■ PROBLEM STATEMENT
Determine how many of the lines below contain the string "topped", and give only that number.

■ DATA TO USE
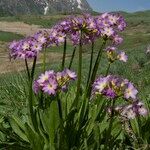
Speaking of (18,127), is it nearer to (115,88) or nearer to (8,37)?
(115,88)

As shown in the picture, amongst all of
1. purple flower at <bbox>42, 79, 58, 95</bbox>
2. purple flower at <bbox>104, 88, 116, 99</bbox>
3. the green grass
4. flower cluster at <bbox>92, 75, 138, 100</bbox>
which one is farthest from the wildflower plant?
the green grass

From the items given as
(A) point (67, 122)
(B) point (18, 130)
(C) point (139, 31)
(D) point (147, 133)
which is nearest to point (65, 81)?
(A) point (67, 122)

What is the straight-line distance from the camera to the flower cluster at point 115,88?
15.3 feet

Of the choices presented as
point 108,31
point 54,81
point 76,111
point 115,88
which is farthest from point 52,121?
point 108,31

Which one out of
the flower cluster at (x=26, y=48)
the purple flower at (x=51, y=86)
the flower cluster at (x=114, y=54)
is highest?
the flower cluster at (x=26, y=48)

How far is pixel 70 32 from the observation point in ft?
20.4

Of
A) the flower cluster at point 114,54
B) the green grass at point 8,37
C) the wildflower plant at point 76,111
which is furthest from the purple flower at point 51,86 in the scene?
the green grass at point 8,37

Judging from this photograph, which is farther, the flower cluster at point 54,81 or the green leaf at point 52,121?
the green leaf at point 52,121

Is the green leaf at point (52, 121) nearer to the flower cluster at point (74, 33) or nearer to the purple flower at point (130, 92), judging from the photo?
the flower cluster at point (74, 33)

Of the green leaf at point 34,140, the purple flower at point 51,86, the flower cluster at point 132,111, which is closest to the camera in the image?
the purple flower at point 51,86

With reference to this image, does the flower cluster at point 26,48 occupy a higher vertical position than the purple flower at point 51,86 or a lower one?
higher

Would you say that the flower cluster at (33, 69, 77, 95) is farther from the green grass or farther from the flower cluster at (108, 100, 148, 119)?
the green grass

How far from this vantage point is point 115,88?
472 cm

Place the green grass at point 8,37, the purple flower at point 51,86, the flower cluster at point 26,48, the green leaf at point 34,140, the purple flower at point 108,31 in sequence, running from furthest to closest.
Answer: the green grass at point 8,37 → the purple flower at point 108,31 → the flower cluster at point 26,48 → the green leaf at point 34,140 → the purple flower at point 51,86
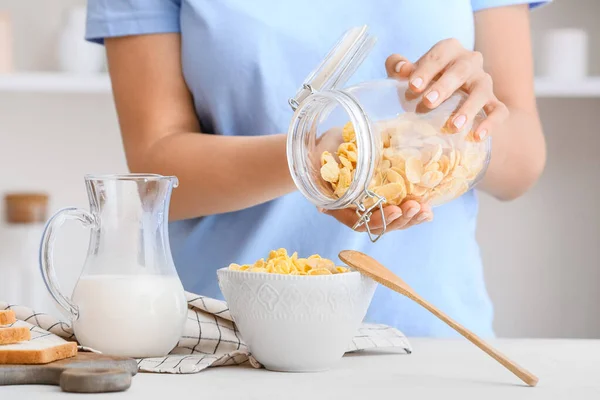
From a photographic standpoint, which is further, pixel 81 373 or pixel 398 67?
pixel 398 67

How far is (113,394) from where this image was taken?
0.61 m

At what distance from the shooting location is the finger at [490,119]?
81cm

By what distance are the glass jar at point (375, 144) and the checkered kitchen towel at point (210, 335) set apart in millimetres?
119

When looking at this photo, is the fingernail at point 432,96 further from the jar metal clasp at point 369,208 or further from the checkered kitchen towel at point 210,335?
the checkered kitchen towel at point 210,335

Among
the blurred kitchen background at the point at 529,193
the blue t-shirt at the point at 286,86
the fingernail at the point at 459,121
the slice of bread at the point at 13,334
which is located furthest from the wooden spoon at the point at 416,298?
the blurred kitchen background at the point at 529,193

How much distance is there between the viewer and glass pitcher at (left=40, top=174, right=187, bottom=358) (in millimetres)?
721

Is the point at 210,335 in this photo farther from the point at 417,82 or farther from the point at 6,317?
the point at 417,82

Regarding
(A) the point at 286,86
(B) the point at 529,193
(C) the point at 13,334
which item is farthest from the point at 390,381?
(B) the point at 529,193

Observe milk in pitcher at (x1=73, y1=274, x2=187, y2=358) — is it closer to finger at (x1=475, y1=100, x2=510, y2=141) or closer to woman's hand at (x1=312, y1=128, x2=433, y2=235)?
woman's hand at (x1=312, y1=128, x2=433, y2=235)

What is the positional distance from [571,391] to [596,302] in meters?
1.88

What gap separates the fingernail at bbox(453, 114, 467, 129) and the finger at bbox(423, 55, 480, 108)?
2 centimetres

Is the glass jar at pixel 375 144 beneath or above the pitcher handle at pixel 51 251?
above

---

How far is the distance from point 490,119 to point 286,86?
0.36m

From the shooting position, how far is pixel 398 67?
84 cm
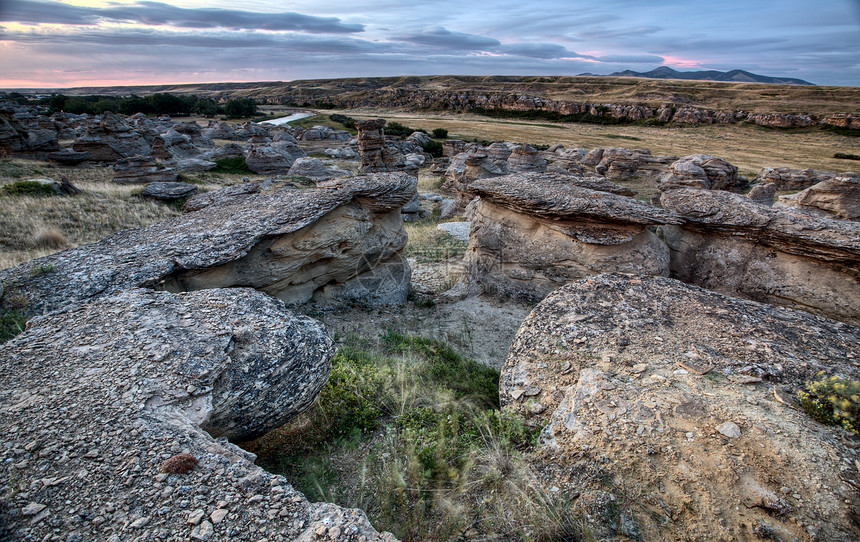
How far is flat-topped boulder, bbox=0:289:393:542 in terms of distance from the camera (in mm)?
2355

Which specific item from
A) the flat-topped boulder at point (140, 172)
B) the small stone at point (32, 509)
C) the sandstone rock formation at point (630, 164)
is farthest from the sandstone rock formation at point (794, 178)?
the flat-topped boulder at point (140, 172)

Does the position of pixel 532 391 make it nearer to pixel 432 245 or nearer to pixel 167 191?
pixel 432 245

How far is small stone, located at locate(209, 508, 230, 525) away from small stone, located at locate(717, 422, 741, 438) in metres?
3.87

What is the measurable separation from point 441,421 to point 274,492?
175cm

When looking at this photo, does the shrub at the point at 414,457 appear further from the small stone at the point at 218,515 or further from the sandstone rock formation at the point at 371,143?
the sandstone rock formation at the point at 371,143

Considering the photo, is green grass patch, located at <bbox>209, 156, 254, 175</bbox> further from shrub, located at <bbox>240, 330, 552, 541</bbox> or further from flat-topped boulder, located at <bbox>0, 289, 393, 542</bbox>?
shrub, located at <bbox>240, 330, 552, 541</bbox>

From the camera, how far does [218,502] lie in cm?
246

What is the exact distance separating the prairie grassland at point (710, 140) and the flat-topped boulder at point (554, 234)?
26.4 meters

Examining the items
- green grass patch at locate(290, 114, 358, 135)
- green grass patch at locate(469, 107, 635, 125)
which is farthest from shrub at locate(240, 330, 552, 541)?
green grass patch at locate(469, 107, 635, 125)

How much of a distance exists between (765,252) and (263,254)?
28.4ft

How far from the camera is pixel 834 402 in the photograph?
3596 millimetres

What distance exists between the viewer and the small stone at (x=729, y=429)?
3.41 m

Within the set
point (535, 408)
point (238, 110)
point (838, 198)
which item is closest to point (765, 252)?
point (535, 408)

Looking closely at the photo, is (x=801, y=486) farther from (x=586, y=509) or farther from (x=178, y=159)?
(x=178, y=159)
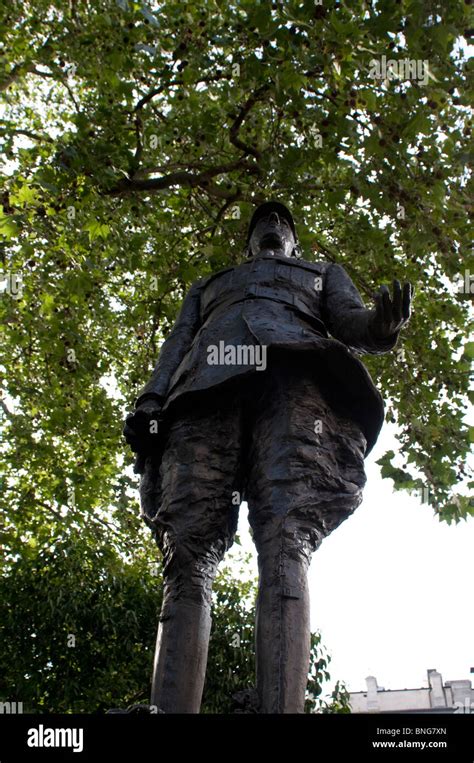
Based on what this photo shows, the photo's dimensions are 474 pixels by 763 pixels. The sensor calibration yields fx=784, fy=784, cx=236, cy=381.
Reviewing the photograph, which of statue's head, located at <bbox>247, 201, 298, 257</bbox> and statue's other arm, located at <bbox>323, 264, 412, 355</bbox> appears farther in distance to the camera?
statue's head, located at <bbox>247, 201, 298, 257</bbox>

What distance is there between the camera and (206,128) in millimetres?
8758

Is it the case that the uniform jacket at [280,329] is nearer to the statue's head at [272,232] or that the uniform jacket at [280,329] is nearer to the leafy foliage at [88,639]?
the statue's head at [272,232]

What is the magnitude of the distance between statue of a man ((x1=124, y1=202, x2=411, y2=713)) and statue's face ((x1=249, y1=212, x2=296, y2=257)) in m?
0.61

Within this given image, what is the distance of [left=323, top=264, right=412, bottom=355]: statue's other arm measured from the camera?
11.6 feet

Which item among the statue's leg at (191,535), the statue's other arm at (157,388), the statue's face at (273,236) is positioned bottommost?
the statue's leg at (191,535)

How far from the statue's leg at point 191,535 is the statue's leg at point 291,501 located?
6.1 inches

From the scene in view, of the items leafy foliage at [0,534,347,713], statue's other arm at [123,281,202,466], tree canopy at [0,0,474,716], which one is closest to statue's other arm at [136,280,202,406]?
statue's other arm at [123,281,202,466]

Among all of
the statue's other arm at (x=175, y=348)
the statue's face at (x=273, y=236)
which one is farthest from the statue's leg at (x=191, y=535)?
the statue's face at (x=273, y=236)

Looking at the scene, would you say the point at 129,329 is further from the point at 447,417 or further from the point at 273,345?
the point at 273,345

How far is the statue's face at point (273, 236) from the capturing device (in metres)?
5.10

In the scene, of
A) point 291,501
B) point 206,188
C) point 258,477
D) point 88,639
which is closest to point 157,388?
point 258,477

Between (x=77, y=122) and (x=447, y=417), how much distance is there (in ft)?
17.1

==

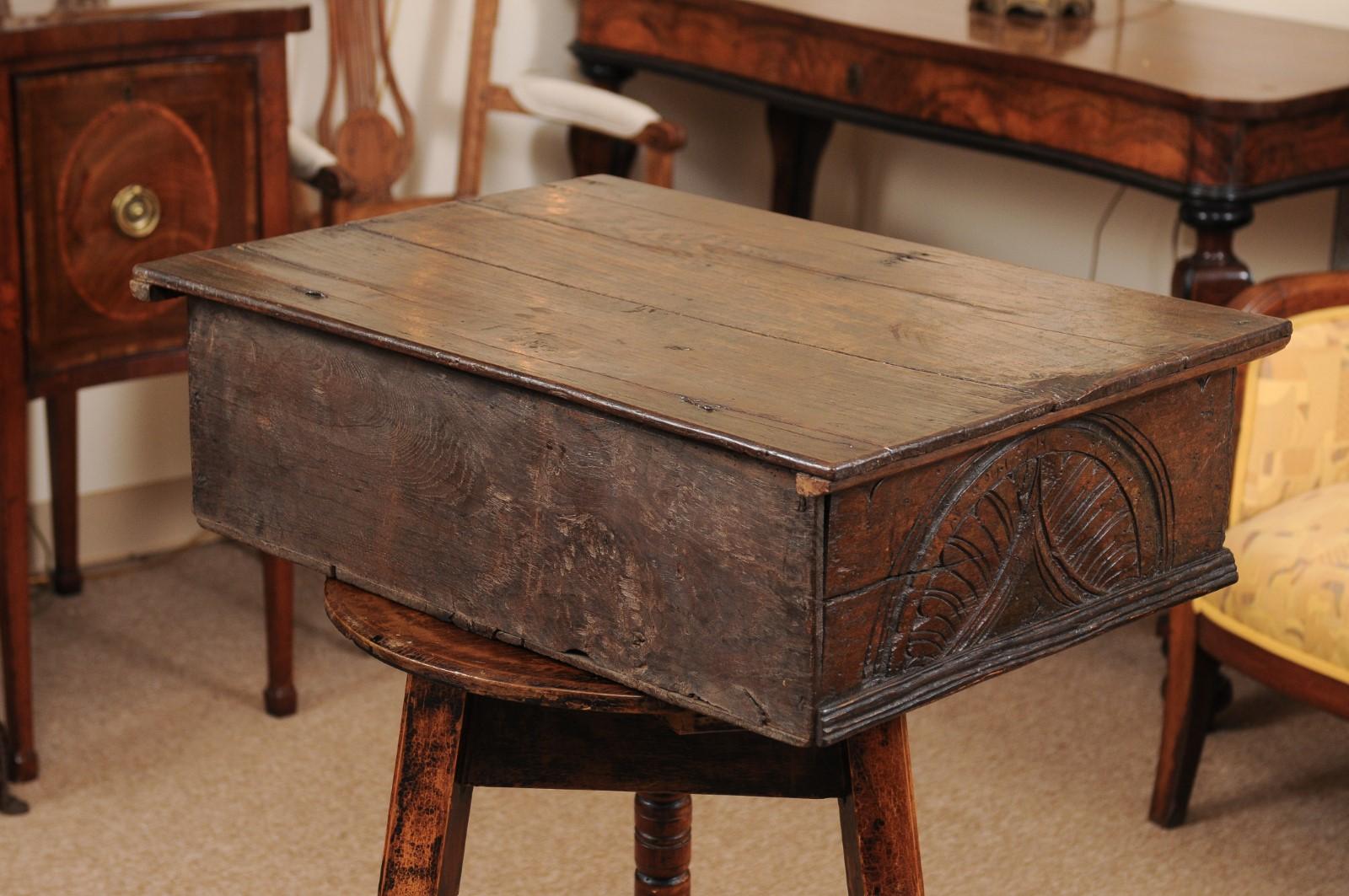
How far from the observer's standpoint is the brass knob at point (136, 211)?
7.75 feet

■ WORKED ANSWER
5